Kelenjar hipofisis memproduksi berbagai hormon yang bila berlebihan menyebabkan pelbagai penyakit, misalnya gigantisme (pertumbuhan raksasa), akromegali (perubahan raut wajah dan tubuh akibat tulang membesar dan menonjol), penyakit cushing (ditandai oleh hipertensi, striae pada kulit, juga penimbunan lemak di daerah tertentu)—gejala-gejala seperti yang dialami Adi. Selain itu, hipofisis juga menghasilkan hormon prolaktin yang sangat berperan dalam proses ovulasi pada wanita dan pematangan sperma pada pria. Produksi hormon prolaktin yang berlebih, misalnya, dapat menyebabkan seorang wanita mengalami gangguan menstruasi.
Untuk mengatasi tumor itu, tindakan yang harus ditempuh adalah operasi. Sebab, sampai saat ini tak ada satu pun obat yang bisa menghentikan laju perkembangan tumor hipofisis, kecuali memperlambat pertumbuhannya saja. Meski penyakit ini diperkirakan diderita 15 dari setiap 100 ribu orang penduduk Indonesia per tahun, tampaknya informasi tentang operasi ini tak terlalu menjangkau khalayak. Indikasinya paling tidak terlihat di Semarang. Sejak dikembangkan Zainal di ibu kota Jawa Tengah tiga tahun lalu, baru 20 pasien yang ditanganinya.
Teknik temuan Harvey Chusing itu, yang sebenarnya telah ditemukan sejak 30 tahun lalu tapi baru belakangan masuk ke Indonesia, agaknya merupakan teknik yang paling optimal untuk menangani tumor hipofisis. Selain tak berisiko tinggi terhadap terjadinya cedera akibat komplikasi jaringan otak, waktu, dana, dan tingkat keberhasilannya teruji di lapangan.
Dengan TTS hanya dilakukan kuretasi sedikit demi sedikit tanpa menyentuh jaringan otak sama sekali. "Saya telah membuktikannya pada pasien yang saya tangani," kata ahli bedah saraf yang pertengahan tahun lalu sukses memelopori operasi epilepsi pertama di Indonesia itu.
Bedanya dengan teknik konvensional, teknik yang relatif baru ini tak harus membuka sebagian batok kepala untuk mengambil jaringan yang terletak di belakang dasar otak depan. Karena itu, teknik yang lama berisiko lebih besar daripada TTS. Pada teknik lama ada kemungkinan jaringan otak terkomplikasi dan mengakibatkan fungsi otak pasien terganggu.
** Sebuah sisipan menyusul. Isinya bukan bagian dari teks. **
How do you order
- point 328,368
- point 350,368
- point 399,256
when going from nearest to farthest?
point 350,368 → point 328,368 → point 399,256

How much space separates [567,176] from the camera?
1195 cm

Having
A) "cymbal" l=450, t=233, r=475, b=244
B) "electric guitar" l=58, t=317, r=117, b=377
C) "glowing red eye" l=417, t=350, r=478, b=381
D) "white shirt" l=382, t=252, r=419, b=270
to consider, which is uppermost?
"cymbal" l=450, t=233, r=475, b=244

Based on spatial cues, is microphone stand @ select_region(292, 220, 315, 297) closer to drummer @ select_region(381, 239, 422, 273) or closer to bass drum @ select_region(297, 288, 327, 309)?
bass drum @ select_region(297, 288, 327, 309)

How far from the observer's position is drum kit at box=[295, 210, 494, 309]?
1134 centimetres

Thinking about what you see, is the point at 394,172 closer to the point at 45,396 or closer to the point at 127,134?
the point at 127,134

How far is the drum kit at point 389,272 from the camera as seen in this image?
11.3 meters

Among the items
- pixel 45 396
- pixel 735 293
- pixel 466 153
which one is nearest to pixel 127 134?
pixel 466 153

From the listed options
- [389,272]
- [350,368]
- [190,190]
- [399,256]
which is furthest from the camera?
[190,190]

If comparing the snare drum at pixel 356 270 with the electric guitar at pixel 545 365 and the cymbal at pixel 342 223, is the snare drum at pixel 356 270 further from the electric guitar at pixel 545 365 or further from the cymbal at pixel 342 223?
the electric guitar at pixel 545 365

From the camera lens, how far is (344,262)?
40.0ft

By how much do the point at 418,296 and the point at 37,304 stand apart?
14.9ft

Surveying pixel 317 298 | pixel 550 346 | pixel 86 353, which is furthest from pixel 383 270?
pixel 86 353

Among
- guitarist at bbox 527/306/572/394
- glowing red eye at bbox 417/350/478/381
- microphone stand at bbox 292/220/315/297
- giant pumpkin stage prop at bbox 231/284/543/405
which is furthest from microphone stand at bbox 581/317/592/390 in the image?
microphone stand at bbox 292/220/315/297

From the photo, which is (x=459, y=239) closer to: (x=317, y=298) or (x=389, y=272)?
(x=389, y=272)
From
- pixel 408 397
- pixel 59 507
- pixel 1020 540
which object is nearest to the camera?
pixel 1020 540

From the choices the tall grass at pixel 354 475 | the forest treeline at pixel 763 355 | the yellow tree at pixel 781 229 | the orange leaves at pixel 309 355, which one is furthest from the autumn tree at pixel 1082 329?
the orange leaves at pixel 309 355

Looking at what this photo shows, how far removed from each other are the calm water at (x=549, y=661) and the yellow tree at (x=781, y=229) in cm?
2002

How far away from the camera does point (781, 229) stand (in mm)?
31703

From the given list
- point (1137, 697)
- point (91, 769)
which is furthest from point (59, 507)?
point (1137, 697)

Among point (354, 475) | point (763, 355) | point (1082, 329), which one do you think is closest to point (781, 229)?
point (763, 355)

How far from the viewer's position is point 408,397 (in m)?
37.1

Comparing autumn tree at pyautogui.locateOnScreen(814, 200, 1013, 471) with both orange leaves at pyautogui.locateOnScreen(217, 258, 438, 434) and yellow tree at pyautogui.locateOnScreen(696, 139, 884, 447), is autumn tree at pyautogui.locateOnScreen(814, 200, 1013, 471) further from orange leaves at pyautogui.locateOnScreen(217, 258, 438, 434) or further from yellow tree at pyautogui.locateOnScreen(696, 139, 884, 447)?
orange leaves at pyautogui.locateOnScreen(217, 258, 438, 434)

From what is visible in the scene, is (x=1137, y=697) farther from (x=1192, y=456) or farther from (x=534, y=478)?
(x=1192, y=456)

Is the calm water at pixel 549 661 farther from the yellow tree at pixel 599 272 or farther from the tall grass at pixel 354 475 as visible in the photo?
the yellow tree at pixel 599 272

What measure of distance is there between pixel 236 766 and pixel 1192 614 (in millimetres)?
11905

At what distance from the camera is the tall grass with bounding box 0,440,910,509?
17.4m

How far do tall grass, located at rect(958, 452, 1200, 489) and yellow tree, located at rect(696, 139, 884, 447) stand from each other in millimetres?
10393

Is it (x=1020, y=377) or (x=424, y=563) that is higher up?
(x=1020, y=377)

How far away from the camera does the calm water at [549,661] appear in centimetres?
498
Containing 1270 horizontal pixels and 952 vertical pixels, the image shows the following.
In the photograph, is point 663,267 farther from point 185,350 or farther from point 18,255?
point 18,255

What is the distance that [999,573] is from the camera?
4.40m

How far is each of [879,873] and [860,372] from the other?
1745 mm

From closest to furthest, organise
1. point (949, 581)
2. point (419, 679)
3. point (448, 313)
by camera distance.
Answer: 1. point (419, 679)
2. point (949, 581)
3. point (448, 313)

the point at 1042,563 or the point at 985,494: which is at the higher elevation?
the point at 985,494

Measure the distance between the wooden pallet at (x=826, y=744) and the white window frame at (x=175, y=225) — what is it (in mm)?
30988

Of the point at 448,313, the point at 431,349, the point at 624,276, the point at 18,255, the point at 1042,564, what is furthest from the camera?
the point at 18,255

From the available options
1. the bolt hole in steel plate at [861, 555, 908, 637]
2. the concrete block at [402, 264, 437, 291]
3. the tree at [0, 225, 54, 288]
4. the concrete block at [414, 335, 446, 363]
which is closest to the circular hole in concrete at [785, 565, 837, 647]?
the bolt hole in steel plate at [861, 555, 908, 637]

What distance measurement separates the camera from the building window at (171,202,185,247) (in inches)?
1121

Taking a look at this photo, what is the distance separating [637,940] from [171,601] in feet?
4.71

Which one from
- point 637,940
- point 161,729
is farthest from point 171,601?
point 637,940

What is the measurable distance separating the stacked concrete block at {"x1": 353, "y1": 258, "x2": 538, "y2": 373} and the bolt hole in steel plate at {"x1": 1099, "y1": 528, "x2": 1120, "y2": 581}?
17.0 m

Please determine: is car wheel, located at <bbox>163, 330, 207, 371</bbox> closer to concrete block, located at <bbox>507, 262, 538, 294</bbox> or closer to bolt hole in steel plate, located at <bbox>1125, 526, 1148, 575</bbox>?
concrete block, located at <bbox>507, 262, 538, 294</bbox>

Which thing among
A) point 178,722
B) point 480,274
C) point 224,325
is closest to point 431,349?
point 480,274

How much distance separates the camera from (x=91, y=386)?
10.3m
Kelebihan teknik bedah transfenoid dibanding yang konvensional tak hanya itu. Lama operasi, misalnya, cukup singkat, sekitar empat jam. Padahal, operasi tumor otak pada umumnya membutuhkan waktu 8 sampai 10 jam. Dari segi lama perawatan di rumah sakit, bedah ala Cushing hanya butuh waktu sepekan alias lebih cepat satu minggu ketimbang cara biasa. Biaya yang diperlukan pun lebih sedikit, yakni Rp 1 juta (perawatan di bangsal) hingga Rp 6 juta (perawatan kelas satu).
Adapun tingkat keberhasilan operasi transfenoid tergantung ukuran tumor. Pada tumor yang masih berukuran kecil, kurang dari sepuluh milimeter, angka keberhasilannya seratus persen. Kondisi pasien pasca-bedah pun sejauh ini baik. "Setelah operasi, penyakit saya tidak pernah kambuh lagi. Alhamdulillah, saya sehat sampai sekarang," kata Adi.